Che la bellezza non sia un fantasma ma una sostanza concreta si arguisce dal fatto che ne abbiamo fame.

Questo significa che ci nutre.

La fame indica infatti un bisogno del nostro organismo.

Si dirà che è una fame metaforica, di cibi simbolici.

D’accordo, ma la nostra coscienza se ne alimenta.

E qual è il fondamento d’ogni realtà se non il nostro apparato sensorio e mentale? Dunque, se siamo fatti di coscienza, il cibo che ne crea e plasma i tessuti non può certo essere irreale.

Reale è infatti ciò di cui siamo composti e di cui abbiamo fame, quello che, assimilando, rendiamo parte di noi.

 Il nostro essere è come una cavità, un vuoto che partecipa alla vita attraverso processi trofici e digestivi che gli danno forma e ne regolano le funzioni.

 «Siamo fatti della stessa sostanza dei sogni» dice Prospero.
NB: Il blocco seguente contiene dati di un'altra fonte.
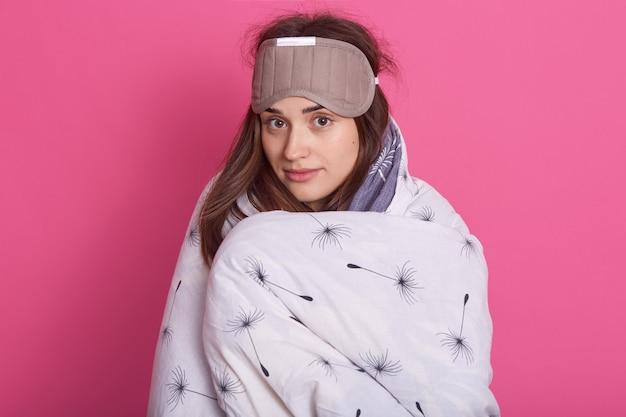 Sluit omhoog portret van slaperige vrouw met slaapmasker op hoofd en het dragen van deken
Ma potremmo dire: della sostanza dell’amore o della bellezza. Perché di queste cose ci nutriamo.

Ciò che unisce l’arte, l’amare e il sognare è quindi la capacità di creare fenomeni di coscienza e alimentarli.

L’essere si rivela tanto nella dualità di soggetto pensante e oggetto pensato quanto nello scambio di energia del mangiare e dell’essere mangiato.

“Mangio dunque sono”. Tutto è cibo.

 Quando qualche sostanza è carente in me, avverto lo stimolo della fame.

A volte leggero, a volte imperioso e cruciale.

 Devo allora ingerire certi elementi atti a ristabilire nelle cellule una stabile energia.

È un’arte dell’equilibrio vitale, giusto mezzo tra eccessi e difetti, rinuncia e appagamento, intemperanze occasionali e salutari astensioni.

Noi si tratta solo di fornire il giusto apporto di grassi, zuccheri ecc., ma anche di assimilare sensazioni, pensieri, sentimenti.

Il provar fame e il saziarsi riguarda fenomeni di impoverimento e rigenerazione tanto del corpo quanto dell’anima.

 Un bel libro, un bel viaggio, una bella canzone, un bel volto, servono a soddisfare una fame di bellezza.

Se ne sentiamo la necessità è perché la fisiologia dello spirito richiede alcune specifiche sostanze per rivitalizzare le sue cellule, i suoi organi denutriti e sofferenti.

Ogni cibo ha un tipico profumo, un gusto particolare, ma oltre a ciò contiene in sé invisibili valori nutritivi.

Così ogni bellezza ha non solo un’apparenza piacevole ma una ricchezza di significato.

Il Bello è superfluo solo nel senso che supera, eccede la dimensione dell’utile.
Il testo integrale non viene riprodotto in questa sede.